### To do
Answer these questions using the text on Italy's 13th legislature below.
(a) On what dates did the legislature begin and end?
(b) Who was elected President of the Chamber of Deputies, and on what date?
(c) How many Chamber seats were still vacant when the legislature ended?

### Provided passage
13th legislature of the Italian Republic (1996–2001)

The Legislature XIII of Italy (XIII Legislatura della Repubblica Italiana) lasted from 9 May 1996 until 29 May 2001. Its composition was the one resulting from the general election of 21 April 1996. The election was called by President Scalfaro after the technocratic government of Lamberto Dini lost its support in the Parliament in 1995. President Scalfaro dissolved the houses of Parliament on 16 February 1996. The legislature ended after completing its five-year-long natural course, when President Ciampi dissolved the houses on 8 March 2001.

==Government==

| Prime Minister |  |  | Party | Term of office |  | Government | Composition |
| Took office | Left office |
|  |  | Romano Prodi (b. 1939) | Independent | 17 May 1996 | 21 October 1998 | Prodi I | PDS • PPI • RI • FdV • UD (with PRC's external support) (The Olive Tree) |
|  |  | Massimo D'Alema (b. 1949) | Democrats of the Left | 21 October 1998 | 18 December 1999 | D'Alema I | DS • PPI • RI • SDI • FdV • PdCI • UDR (The Olive Tree) |
| 18 December 1999 | 25 April 2000 | D'Alema II | DS • PPI • Dem • RI • FdV • PdCI • UDEUR (The Olive Tree) |
|  |  | Giuliano Amato (b. 1938) | Independent | 25 April 2000 | 11 June 2001 | Amato II | DS • PPI • Dem • FdV • PdCI • UDEUR • RI • SDI (The Olive Tree) |

== Composition ==

=== Chamber of Deputies ===

The number of elected deputies is 630. At the end of the legislature, eight seats remained vacant making the final total number of deputies 622. For these seats no by-election was planned, since they were left vacant less than a year before the natural end of the legislature.

- President: Luciano Violante (PDS), elected on 16 May 1996
- Vice Presidents: Lorenzo Acquarone (L'Ulivo), Pierluigi Petrini (Mixed), Alfredo Biondi (FI), Carlo Giovanardi (Mixed)

[Contour labeling entries]

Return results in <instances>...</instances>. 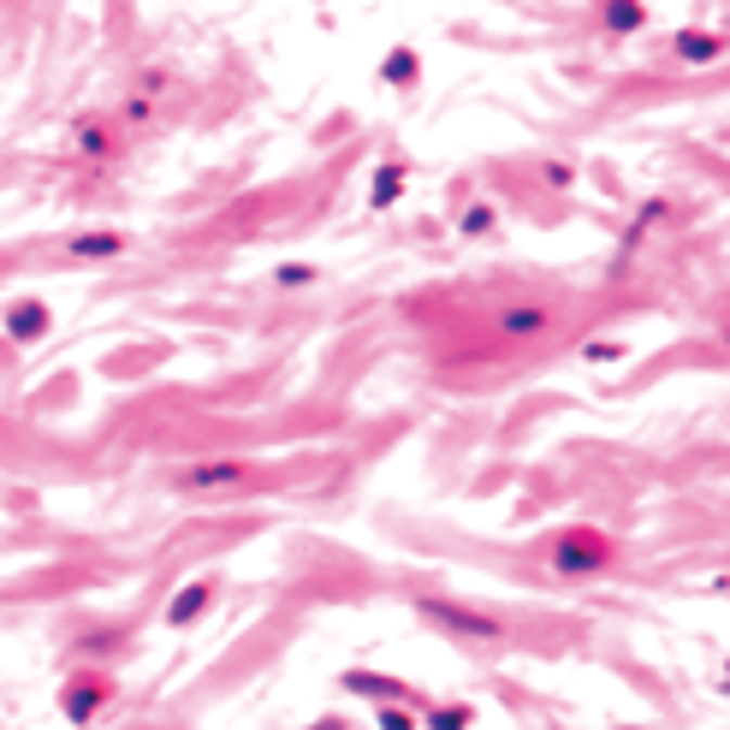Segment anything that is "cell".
Segmentation results:
<instances>
[{"mask_svg": "<svg viewBox=\"0 0 730 730\" xmlns=\"http://www.w3.org/2000/svg\"><path fill=\"white\" fill-rule=\"evenodd\" d=\"M417 618H427L439 636H451V641H505L511 636V624L499 618V612L463 606V600H439V594L417 600Z\"/></svg>", "mask_w": 730, "mask_h": 730, "instance_id": "1", "label": "cell"}, {"mask_svg": "<svg viewBox=\"0 0 730 730\" xmlns=\"http://www.w3.org/2000/svg\"><path fill=\"white\" fill-rule=\"evenodd\" d=\"M618 564V540L606 535V528H559L552 535V571L559 576H594V571H612Z\"/></svg>", "mask_w": 730, "mask_h": 730, "instance_id": "2", "label": "cell"}, {"mask_svg": "<svg viewBox=\"0 0 730 730\" xmlns=\"http://www.w3.org/2000/svg\"><path fill=\"white\" fill-rule=\"evenodd\" d=\"M113 689H119V683H113V671H102V665H84V671H72L66 689H60V713L84 730V725H95V713L113 701Z\"/></svg>", "mask_w": 730, "mask_h": 730, "instance_id": "3", "label": "cell"}, {"mask_svg": "<svg viewBox=\"0 0 730 730\" xmlns=\"http://www.w3.org/2000/svg\"><path fill=\"white\" fill-rule=\"evenodd\" d=\"M244 482H249V463L214 458V463H196V470L172 475V494H184V499H220V494H232V487H244Z\"/></svg>", "mask_w": 730, "mask_h": 730, "instance_id": "4", "label": "cell"}, {"mask_svg": "<svg viewBox=\"0 0 730 730\" xmlns=\"http://www.w3.org/2000/svg\"><path fill=\"white\" fill-rule=\"evenodd\" d=\"M48 326H54V315H48V304H36V297L12 304V315H7V338H12V345H30V338L48 333Z\"/></svg>", "mask_w": 730, "mask_h": 730, "instance_id": "5", "label": "cell"}, {"mask_svg": "<svg viewBox=\"0 0 730 730\" xmlns=\"http://www.w3.org/2000/svg\"><path fill=\"white\" fill-rule=\"evenodd\" d=\"M208 606H214V582L203 576V582H191V588H184V594H172V606H167V624H172V629H184V624H196V618H203Z\"/></svg>", "mask_w": 730, "mask_h": 730, "instance_id": "6", "label": "cell"}, {"mask_svg": "<svg viewBox=\"0 0 730 730\" xmlns=\"http://www.w3.org/2000/svg\"><path fill=\"white\" fill-rule=\"evenodd\" d=\"M547 321H552V315L540 304H511L505 315H499V333H505V338H535V333H547Z\"/></svg>", "mask_w": 730, "mask_h": 730, "instance_id": "7", "label": "cell"}, {"mask_svg": "<svg viewBox=\"0 0 730 730\" xmlns=\"http://www.w3.org/2000/svg\"><path fill=\"white\" fill-rule=\"evenodd\" d=\"M345 689H350V695H374V701H398V695H405V683L374 677V671H345Z\"/></svg>", "mask_w": 730, "mask_h": 730, "instance_id": "8", "label": "cell"}, {"mask_svg": "<svg viewBox=\"0 0 730 730\" xmlns=\"http://www.w3.org/2000/svg\"><path fill=\"white\" fill-rule=\"evenodd\" d=\"M119 249H125L119 232H84V238H72V256H84V261H107V256H119Z\"/></svg>", "mask_w": 730, "mask_h": 730, "instance_id": "9", "label": "cell"}, {"mask_svg": "<svg viewBox=\"0 0 730 730\" xmlns=\"http://www.w3.org/2000/svg\"><path fill=\"white\" fill-rule=\"evenodd\" d=\"M475 725V713L463 707V701H446V707H427V719L422 730H470Z\"/></svg>", "mask_w": 730, "mask_h": 730, "instance_id": "10", "label": "cell"}, {"mask_svg": "<svg viewBox=\"0 0 730 730\" xmlns=\"http://www.w3.org/2000/svg\"><path fill=\"white\" fill-rule=\"evenodd\" d=\"M374 725H381V730H417V713H410V707H398V701H381Z\"/></svg>", "mask_w": 730, "mask_h": 730, "instance_id": "11", "label": "cell"}, {"mask_svg": "<svg viewBox=\"0 0 730 730\" xmlns=\"http://www.w3.org/2000/svg\"><path fill=\"white\" fill-rule=\"evenodd\" d=\"M386 78L410 84V78H417V54H410V48H393V54H386Z\"/></svg>", "mask_w": 730, "mask_h": 730, "instance_id": "12", "label": "cell"}, {"mask_svg": "<svg viewBox=\"0 0 730 730\" xmlns=\"http://www.w3.org/2000/svg\"><path fill=\"white\" fill-rule=\"evenodd\" d=\"M606 18H612V30H636V24H641V7H636V0H612Z\"/></svg>", "mask_w": 730, "mask_h": 730, "instance_id": "13", "label": "cell"}, {"mask_svg": "<svg viewBox=\"0 0 730 730\" xmlns=\"http://www.w3.org/2000/svg\"><path fill=\"white\" fill-rule=\"evenodd\" d=\"M677 54H683V60H707V54H719V42H713V36H695V30H689L683 42H677Z\"/></svg>", "mask_w": 730, "mask_h": 730, "instance_id": "14", "label": "cell"}, {"mask_svg": "<svg viewBox=\"0 0 730 730\" xmlns=\"http://www.w3.org/2000/svg\"><path fill=\"white\" fill-rule=\"evenodd\" d=\"M582 357H588V362H618V357H624V345H618V338H588Z\"/></svg>", "mask_w": 730, "mask_h": 730, "instance_id": "15", "label": "cell"}, {"mask_svg": "<svg viewBox=\"0 0 730 730\" xmlns=\"http://www.w3.org/2000/svg\"><path fill=\"white\" fill-rule=\"evenodd\" d=\"M393 196H398V172L386 167V172H381V184H374V208H386Z\"/></svg>", "mask_w": 730, "mask_h": 730, "instance_id": "16", "label": "cell"}, {"mask_svg": "<svg viewBox=\"0 0 730 730\" xmlns=\"http://www.w3.org/2000/svg\"><path fill=\"white\" fill-rule=\"evenodd\" d=\"M487 226H494V208H470V214H463V232H475V238H482Z\"/></svg>", "mask_w": 730, "mask_h": 730, "instance_id": "17", "label": "cell"}, {"mask_svg": "<svg viewBox=\"0 0 730 730\" xmlns=\"http://www.w3.org/2000/svg\"><path fill=\"white\" fill-rule=\"evenodd\" d=\"M315 268H280V285H309Z\"/></svg>", "mask_w": 730, "mask_h": 730, "instance_id": "18", "label": "cell"}, {"mask_svg": "<svg viewBox=\"0 0 730 730\" xmlns=\"http://www.w3.org/2000/svg\"><path fill=\"white\" fill-rule=\"evenodd\" d=\"M725 695H730V677H725Z\"/></svg>", "mask_w": 730, "mask_h": 730, "instance_id": "19", "label": "cell"}]
</instances>
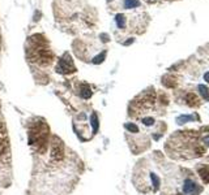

### Exercise result
(a) It began on 9 May 1996 and ended on 29 May 2001.
(b) Luciano Violante (PDS), on 16 May 1996.
(c) Eight seats.